The point clouds in Figure 13 show the ANTD values (average, standard deviation, and unit error) in relation to the mean stream power gradient (∂ω/∂s), and to the excess energy per unit bed area (ε) expended above ωc and accumulated (εc), averaged for each of the periods defined by PECPs. In the first column, positive and negative values of ANTD depict surface lowering and raising, respectively. Scatter plots relating ANTD to the mean ∂ω/∂s ratio represent two very different trends in each stretch: a positive relationship in UPR and a negative one in MDR, with a separation threshold at ∂ω/∂s = 0. In both RCRs, the closer the ∂ω/∂s values are to this threshold, the greater the erosion that is observed (ANTD < -0.3 m in UPR and ≈ -0.2 m in MDR); in contrast, extreme values, both negative and positive, correspond to the highest rates of net deposition (ANTD > 0.2 m).
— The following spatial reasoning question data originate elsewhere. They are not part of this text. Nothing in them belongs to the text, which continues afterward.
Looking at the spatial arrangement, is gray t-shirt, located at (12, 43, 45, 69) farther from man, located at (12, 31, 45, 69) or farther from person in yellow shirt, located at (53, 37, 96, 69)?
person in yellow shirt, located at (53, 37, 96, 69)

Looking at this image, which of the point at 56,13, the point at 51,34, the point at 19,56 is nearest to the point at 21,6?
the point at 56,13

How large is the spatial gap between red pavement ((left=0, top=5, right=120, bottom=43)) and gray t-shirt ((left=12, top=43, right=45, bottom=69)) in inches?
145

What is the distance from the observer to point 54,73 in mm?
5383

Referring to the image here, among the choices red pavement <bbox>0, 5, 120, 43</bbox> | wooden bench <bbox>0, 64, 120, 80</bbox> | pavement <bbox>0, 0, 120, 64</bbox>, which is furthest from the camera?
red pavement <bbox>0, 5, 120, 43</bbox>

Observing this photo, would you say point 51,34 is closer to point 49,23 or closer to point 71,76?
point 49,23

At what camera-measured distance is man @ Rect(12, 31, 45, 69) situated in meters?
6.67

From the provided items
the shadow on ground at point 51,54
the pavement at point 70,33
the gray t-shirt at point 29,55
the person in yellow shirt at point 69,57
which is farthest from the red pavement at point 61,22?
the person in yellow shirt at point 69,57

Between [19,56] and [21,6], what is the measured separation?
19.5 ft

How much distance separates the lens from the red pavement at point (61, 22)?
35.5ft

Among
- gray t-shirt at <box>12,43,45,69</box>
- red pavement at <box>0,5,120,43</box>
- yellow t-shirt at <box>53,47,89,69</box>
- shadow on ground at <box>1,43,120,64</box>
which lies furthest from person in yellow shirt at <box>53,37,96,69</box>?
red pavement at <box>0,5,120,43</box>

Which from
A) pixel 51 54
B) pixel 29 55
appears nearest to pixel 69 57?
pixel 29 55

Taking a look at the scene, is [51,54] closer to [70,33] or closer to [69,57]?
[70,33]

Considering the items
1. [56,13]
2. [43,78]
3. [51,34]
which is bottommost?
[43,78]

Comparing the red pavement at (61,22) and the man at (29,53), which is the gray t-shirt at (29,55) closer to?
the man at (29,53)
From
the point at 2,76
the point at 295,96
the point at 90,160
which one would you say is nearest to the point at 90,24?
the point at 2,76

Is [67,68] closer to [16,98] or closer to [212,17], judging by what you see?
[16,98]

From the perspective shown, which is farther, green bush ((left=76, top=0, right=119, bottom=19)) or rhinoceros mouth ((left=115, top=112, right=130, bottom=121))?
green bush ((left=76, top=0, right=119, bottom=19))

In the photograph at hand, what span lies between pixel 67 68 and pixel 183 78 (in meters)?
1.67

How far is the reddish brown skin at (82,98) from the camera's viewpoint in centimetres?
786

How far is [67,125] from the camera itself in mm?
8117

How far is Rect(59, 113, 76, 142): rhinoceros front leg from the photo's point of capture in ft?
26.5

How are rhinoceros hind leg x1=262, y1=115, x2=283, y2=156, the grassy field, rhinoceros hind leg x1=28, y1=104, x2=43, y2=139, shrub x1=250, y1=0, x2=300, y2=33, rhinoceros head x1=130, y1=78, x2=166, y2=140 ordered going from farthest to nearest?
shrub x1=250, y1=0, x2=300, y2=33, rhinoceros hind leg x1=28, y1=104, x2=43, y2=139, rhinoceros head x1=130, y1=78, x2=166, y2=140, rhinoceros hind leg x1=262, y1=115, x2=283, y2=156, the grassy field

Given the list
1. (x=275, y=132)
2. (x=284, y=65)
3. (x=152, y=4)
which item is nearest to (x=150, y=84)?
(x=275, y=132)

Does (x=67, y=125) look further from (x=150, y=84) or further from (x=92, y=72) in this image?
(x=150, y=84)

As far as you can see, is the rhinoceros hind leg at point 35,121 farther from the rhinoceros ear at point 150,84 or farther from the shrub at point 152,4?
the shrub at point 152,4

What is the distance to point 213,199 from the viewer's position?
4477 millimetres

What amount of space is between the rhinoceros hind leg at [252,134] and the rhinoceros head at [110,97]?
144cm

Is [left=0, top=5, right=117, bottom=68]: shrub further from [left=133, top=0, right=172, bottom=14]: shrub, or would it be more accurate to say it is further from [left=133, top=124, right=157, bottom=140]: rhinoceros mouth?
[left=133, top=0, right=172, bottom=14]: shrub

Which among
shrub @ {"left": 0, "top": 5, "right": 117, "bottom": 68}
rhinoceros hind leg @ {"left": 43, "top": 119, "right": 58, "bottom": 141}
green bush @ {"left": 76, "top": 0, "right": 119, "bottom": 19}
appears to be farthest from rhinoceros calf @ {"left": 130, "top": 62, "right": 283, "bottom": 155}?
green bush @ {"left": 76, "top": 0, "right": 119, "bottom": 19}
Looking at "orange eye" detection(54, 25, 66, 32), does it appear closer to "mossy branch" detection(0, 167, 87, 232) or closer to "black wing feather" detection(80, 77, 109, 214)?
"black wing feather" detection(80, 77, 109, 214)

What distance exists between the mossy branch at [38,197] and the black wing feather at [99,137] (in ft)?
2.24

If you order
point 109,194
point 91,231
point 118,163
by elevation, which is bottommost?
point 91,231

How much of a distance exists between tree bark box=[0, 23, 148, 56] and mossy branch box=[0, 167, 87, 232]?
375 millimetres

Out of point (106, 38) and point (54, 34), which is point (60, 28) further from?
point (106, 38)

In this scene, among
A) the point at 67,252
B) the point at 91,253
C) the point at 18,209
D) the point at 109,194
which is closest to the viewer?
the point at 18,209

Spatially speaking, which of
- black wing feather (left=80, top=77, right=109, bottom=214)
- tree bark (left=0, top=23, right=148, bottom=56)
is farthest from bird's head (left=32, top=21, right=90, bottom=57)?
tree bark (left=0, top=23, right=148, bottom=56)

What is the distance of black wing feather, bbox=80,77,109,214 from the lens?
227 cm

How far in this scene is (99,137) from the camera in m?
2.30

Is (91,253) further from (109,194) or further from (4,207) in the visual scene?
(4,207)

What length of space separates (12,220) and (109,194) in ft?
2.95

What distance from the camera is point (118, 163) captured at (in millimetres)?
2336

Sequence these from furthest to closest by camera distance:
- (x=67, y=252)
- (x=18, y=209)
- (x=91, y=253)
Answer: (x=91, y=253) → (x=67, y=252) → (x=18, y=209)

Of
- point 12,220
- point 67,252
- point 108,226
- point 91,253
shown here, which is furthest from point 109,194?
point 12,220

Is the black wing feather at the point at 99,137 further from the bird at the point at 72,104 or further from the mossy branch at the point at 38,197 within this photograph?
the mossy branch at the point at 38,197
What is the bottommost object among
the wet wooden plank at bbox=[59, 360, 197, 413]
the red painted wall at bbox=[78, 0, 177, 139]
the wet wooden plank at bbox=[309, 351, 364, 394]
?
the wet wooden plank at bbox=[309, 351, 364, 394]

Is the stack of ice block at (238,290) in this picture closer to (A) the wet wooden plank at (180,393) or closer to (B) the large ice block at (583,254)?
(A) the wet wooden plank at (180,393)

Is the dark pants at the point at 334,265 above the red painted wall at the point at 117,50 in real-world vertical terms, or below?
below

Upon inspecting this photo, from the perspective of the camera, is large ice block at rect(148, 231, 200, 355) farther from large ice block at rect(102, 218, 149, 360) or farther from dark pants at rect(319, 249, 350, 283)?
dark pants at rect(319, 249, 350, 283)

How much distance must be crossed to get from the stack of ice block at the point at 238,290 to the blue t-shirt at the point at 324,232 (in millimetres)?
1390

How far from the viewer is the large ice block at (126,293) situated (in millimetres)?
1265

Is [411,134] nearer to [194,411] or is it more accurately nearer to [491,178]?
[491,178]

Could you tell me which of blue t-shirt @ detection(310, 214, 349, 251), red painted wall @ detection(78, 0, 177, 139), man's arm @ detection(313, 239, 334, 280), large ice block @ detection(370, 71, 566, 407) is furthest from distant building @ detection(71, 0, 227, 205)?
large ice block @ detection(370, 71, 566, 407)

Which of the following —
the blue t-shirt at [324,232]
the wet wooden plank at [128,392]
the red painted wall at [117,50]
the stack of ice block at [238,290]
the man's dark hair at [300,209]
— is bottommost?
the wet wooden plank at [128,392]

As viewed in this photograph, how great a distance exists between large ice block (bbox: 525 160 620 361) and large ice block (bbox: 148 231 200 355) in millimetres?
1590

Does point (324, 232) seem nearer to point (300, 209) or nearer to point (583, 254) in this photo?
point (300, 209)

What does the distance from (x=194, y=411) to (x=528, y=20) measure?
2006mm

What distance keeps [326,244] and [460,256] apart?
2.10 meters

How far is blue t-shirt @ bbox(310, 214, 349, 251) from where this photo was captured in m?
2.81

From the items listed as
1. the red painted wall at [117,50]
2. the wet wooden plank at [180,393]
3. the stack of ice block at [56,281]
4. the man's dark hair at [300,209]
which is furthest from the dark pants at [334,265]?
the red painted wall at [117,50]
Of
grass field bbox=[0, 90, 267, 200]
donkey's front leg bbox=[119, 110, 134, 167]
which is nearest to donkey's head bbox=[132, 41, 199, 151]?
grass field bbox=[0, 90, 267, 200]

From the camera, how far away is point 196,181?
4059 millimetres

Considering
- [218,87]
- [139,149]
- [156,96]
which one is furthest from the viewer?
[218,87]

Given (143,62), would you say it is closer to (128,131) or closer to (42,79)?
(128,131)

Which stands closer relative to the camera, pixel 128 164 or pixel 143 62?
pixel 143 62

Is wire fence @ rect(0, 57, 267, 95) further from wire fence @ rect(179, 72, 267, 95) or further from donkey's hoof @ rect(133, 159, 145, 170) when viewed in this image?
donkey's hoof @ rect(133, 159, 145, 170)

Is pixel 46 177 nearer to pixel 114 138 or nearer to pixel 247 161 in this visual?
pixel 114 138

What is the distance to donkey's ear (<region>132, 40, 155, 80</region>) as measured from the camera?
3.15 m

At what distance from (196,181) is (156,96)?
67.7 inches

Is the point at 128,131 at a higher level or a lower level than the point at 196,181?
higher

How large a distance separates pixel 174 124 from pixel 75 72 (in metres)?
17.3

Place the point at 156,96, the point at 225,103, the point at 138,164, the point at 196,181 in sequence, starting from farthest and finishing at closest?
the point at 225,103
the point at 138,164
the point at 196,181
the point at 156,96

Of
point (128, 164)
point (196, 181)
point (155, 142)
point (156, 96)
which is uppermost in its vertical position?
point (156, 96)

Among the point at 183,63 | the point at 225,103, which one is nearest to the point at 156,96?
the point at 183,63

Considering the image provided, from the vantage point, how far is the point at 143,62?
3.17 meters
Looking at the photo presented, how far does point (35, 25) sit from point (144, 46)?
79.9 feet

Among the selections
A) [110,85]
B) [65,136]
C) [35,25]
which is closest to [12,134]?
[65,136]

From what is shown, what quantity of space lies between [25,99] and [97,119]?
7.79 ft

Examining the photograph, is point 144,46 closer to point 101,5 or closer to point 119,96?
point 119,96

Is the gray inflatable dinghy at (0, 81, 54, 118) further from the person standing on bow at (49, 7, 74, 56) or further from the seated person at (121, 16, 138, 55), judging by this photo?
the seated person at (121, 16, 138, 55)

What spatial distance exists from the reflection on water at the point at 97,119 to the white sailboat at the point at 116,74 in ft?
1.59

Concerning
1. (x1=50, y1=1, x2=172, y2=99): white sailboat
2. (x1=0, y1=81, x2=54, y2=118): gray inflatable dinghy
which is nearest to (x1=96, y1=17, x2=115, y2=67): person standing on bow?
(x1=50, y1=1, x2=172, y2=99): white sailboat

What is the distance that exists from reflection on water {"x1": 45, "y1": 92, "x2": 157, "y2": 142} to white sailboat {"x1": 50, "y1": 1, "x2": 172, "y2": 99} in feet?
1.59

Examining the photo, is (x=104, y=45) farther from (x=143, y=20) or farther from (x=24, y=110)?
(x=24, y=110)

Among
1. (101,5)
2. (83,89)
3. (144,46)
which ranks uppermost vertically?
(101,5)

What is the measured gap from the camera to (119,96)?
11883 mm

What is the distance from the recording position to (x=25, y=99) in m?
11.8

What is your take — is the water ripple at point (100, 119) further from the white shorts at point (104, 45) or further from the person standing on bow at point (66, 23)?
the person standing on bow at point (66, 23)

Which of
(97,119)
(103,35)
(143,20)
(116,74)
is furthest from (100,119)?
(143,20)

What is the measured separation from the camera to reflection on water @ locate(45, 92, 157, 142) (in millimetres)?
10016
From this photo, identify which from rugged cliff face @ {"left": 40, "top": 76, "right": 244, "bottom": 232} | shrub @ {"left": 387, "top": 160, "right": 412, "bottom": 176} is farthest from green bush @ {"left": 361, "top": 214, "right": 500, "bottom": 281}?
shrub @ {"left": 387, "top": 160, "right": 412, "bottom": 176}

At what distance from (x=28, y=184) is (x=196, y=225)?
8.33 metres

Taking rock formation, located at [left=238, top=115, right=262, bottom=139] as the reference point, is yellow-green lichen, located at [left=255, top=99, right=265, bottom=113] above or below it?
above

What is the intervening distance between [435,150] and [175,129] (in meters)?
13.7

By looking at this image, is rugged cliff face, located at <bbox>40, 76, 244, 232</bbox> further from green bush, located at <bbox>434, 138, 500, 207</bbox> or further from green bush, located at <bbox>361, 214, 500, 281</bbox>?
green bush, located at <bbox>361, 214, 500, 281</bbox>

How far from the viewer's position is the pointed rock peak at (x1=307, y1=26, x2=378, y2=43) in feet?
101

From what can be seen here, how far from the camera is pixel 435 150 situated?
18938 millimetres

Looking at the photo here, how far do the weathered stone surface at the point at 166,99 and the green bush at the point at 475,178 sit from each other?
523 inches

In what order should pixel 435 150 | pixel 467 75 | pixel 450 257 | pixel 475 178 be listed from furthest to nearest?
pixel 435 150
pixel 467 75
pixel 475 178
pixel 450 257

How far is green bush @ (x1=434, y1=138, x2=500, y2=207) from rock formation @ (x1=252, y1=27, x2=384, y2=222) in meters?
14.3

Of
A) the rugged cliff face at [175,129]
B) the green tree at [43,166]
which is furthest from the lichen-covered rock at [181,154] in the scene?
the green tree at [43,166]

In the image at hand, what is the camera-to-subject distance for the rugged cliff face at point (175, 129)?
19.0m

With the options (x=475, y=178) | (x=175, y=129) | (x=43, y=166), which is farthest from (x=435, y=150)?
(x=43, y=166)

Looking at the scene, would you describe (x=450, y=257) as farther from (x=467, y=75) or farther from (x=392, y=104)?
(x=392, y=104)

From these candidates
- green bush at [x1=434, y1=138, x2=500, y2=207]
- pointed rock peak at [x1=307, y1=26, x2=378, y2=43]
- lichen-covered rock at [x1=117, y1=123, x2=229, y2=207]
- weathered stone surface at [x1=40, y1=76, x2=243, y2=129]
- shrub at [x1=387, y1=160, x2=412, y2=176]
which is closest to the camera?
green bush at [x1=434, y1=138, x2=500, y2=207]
The field surveys carried out during the monitoring period already showed morphological adjustments in both directions, deposition and bed scouring, depending on the magnitude of each event and the availability of sediments for transport. After the largest flood in this period (19 April, 2019), the upper reach experienced greater net erosion than the middle reach, most likely especially in the sections where ω increased downstream above the ωc, coinciding with positive ∂ω/∂s values. This specific case was described by Conesa-García et al. [5] when explaining the effect of the energy gradient on the net flux variations immediately downstream.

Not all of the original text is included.